C3 AI Documentation Home

Model Development Typical Workflow on the C3 Agentic AI Platform

An example of the typical model development workflow on the C3 Agentic AI Platform is provided below. As a starting point for this example, we will assume that as an input to this step, we have a constructed a c3.Data instance that contains the data we wish to use for model training and testing. For the use case in this example, we will use labelled network flow data and attempt to predict when there was a DDoS attack occurring on the network.

Python
df = c3.Data.read_csv('local://{Path_to_dataset}.csv')
y = df['Label']
X = df.drop(columns=['Label'], axis=1)

Building blocks - MlPipes

MlPipes serve as the building blocks for arbitrarily complex machine learning pipelines. For details on MlPipes, see Machine Learning Pipes on the C3 Agentic AI Platform.

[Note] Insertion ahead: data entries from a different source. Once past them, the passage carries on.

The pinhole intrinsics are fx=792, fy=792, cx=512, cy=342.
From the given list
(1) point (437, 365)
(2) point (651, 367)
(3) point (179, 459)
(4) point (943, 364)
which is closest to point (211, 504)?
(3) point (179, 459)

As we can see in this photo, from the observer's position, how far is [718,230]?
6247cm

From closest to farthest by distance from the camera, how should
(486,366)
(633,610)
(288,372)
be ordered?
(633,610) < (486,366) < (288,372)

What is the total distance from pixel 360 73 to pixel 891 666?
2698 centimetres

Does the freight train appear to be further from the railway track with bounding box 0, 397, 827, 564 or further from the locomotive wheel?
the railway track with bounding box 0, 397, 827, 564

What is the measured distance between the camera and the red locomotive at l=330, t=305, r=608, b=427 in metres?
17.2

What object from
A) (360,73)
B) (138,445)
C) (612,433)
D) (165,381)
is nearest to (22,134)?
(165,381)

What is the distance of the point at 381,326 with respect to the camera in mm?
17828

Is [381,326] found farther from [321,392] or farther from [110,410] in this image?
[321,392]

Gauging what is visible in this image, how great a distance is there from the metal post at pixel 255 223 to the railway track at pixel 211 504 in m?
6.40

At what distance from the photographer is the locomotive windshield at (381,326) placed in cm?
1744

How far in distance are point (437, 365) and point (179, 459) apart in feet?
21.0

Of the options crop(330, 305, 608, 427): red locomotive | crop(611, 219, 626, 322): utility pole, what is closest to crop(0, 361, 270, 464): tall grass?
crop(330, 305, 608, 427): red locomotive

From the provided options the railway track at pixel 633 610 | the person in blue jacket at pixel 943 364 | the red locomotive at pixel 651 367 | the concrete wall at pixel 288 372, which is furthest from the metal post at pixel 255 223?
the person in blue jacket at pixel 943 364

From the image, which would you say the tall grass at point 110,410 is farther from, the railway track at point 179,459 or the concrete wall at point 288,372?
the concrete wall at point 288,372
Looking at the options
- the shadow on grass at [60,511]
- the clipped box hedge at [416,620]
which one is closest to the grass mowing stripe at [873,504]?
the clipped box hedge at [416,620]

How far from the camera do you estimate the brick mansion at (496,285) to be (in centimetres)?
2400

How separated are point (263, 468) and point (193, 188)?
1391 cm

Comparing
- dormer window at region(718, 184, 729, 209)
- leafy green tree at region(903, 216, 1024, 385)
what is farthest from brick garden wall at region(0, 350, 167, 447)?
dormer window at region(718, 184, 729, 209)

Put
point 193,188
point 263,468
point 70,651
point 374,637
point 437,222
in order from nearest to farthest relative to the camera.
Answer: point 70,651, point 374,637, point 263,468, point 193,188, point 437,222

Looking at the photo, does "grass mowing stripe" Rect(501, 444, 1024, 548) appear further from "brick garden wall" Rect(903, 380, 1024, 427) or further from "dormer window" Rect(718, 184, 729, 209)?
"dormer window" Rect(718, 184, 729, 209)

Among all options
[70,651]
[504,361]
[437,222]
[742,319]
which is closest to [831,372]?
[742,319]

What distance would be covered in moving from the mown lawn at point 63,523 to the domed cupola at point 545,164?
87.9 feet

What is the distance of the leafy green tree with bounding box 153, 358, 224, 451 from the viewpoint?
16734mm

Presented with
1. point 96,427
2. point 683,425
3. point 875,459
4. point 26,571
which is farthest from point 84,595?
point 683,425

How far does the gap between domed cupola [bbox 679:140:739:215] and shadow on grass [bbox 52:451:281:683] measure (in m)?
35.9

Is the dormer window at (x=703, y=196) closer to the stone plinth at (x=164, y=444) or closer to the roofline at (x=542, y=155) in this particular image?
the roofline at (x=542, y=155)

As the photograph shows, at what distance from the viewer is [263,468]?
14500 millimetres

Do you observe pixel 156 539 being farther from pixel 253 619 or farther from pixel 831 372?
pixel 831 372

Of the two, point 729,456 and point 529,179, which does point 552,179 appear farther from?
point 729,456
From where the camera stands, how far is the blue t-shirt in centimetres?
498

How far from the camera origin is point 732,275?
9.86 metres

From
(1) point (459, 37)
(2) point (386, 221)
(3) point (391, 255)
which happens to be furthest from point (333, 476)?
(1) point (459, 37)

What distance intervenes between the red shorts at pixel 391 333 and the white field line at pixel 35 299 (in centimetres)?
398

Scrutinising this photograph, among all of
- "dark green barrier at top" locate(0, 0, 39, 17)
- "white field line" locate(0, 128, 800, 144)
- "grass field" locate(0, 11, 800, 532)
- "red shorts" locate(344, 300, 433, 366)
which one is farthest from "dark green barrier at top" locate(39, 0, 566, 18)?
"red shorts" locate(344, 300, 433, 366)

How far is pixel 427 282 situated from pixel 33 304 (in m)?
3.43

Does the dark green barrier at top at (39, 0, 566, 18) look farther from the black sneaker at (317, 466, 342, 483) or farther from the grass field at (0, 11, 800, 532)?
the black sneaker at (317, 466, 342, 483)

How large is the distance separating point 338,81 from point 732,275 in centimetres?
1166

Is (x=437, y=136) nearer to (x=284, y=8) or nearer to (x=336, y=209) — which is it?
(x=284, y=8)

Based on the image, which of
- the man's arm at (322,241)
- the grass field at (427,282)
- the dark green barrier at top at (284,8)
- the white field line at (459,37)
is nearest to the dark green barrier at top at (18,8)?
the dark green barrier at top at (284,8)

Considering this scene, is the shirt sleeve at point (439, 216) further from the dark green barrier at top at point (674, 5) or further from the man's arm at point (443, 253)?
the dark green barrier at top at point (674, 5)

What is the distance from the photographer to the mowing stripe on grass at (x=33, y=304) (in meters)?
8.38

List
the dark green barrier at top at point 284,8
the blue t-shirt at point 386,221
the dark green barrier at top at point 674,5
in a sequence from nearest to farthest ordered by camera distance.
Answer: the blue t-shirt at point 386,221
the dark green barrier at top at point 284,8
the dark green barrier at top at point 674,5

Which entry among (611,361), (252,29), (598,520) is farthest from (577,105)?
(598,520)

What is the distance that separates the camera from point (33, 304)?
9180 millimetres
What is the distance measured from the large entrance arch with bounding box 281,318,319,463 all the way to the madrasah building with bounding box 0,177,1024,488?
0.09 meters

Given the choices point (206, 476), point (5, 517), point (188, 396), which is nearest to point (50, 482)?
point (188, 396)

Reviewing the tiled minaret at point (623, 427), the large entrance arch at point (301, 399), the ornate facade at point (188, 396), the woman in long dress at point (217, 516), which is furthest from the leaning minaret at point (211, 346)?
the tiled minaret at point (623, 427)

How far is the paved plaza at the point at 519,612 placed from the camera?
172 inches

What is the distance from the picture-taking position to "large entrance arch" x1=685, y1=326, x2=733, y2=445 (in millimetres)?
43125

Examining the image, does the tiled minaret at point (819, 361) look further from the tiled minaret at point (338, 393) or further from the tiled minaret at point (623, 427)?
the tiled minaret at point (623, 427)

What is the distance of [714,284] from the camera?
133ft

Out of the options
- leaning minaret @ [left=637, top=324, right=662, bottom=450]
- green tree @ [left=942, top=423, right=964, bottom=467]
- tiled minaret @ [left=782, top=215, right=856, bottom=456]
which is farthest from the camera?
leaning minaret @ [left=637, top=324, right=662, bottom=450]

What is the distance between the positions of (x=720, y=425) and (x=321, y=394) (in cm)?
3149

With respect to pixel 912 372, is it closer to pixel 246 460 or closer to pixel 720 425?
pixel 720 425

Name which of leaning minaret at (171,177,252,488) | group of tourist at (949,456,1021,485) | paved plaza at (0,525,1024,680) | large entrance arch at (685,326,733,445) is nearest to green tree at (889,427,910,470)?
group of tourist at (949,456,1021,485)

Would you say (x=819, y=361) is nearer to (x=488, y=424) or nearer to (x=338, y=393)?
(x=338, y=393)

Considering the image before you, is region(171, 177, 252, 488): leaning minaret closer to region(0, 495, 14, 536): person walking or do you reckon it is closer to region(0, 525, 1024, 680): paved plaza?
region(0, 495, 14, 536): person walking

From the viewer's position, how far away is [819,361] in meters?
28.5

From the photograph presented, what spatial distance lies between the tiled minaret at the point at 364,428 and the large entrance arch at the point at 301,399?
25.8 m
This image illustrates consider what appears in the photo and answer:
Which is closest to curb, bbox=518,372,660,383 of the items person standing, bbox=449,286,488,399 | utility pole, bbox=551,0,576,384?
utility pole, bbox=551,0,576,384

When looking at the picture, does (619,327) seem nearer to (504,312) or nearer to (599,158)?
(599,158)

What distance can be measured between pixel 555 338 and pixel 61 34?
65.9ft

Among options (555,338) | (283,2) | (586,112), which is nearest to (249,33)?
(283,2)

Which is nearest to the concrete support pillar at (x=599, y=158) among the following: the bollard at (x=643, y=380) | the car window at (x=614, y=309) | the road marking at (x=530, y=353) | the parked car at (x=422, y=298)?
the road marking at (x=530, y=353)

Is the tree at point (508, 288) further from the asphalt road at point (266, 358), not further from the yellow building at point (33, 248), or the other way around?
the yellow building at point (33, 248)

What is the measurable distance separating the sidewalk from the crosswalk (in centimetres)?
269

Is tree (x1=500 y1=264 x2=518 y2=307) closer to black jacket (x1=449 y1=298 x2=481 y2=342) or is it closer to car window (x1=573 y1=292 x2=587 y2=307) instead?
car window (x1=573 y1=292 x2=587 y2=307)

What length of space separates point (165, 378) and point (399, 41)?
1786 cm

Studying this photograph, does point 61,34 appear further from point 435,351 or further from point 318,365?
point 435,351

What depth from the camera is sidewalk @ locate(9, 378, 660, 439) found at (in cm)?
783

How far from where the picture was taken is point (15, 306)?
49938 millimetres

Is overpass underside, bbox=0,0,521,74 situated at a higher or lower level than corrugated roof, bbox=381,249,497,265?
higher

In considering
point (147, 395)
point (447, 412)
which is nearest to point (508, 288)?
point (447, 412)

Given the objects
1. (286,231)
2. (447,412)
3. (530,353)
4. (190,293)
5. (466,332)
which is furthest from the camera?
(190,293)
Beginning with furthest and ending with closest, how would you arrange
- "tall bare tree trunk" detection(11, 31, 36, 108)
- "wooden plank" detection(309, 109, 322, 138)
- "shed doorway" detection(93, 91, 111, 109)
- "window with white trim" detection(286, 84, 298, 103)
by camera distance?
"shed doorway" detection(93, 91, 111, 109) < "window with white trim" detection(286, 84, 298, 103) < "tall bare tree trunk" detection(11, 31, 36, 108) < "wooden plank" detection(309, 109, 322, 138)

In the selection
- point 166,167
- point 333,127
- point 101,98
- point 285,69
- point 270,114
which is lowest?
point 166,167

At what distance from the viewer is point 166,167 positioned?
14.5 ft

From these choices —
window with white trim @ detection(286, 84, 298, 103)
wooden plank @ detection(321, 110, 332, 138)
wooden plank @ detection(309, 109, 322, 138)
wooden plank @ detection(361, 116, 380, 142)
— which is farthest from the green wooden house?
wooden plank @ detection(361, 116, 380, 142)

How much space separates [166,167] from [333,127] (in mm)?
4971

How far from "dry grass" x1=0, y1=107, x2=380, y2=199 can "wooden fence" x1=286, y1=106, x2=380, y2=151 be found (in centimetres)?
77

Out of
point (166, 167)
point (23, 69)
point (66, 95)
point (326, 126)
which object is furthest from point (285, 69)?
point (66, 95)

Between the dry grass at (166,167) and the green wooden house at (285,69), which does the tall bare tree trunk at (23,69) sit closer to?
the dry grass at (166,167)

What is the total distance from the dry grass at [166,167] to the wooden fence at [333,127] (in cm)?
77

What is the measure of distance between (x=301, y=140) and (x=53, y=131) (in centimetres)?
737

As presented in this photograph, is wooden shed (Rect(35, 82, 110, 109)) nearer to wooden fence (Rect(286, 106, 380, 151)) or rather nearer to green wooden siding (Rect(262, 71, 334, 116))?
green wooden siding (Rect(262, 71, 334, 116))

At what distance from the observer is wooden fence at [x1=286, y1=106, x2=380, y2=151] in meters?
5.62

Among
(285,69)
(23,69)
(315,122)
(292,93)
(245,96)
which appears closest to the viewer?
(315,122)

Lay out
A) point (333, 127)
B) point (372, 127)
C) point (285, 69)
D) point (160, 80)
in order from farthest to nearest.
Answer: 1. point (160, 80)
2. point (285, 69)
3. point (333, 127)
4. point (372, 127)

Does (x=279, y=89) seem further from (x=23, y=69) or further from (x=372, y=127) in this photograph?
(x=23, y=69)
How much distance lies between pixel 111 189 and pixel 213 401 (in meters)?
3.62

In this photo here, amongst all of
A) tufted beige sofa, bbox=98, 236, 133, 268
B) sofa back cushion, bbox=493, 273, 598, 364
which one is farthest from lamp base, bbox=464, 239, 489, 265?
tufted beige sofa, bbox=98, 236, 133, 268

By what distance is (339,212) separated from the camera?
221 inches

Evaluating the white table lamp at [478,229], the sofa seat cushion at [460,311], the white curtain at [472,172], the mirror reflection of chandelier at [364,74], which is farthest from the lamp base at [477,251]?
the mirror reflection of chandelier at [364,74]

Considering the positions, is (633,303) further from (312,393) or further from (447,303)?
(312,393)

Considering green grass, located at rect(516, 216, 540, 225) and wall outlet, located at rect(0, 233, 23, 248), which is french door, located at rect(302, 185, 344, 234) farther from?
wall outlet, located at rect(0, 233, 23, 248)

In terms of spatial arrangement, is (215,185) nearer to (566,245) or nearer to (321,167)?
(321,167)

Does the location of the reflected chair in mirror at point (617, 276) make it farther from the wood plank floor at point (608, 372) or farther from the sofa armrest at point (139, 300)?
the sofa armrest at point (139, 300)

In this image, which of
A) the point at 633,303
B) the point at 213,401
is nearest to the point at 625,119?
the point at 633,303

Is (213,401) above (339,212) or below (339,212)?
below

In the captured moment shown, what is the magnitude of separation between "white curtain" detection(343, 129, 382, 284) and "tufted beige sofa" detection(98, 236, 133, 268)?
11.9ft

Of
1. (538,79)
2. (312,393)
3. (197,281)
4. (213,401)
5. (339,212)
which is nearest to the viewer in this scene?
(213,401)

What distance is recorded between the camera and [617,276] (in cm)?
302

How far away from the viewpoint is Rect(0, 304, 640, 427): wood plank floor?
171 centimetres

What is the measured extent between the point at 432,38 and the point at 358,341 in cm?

To continue with the above example, import any Python libraries that we might like to use for our experimentation.

Python
from sklearn.ensemble import GradientBoostingClassifier, RandomForestClassifier
from sklearn.preprocessing import StandardScaler

Next, the entry point for the machine learning pipeline authoring framework in the C3 Agentic AI Platform is c3.MlPipeline.Authoring. We instantiate this variable and can use the .convert() method to translate native sklearn estimators into MlPipes, which can be used to construct production-ready MlPipelines. For details on platform-provided MlPipes, see Machine Learning Pipes on the C3 Agentic AI Platform.

While in this example we're using platform-provided building blocks, we could just as easily use our own machine learning estimator implemented purely in Python using the libraries of our choice. See Author Custom Machine Learning Pipes in Native Python - MlLambdaPipe Tutorial and Author Custom Machine Learning Pipes in Native Python - MlDynamicPipe Tutorial for detailed tutorials.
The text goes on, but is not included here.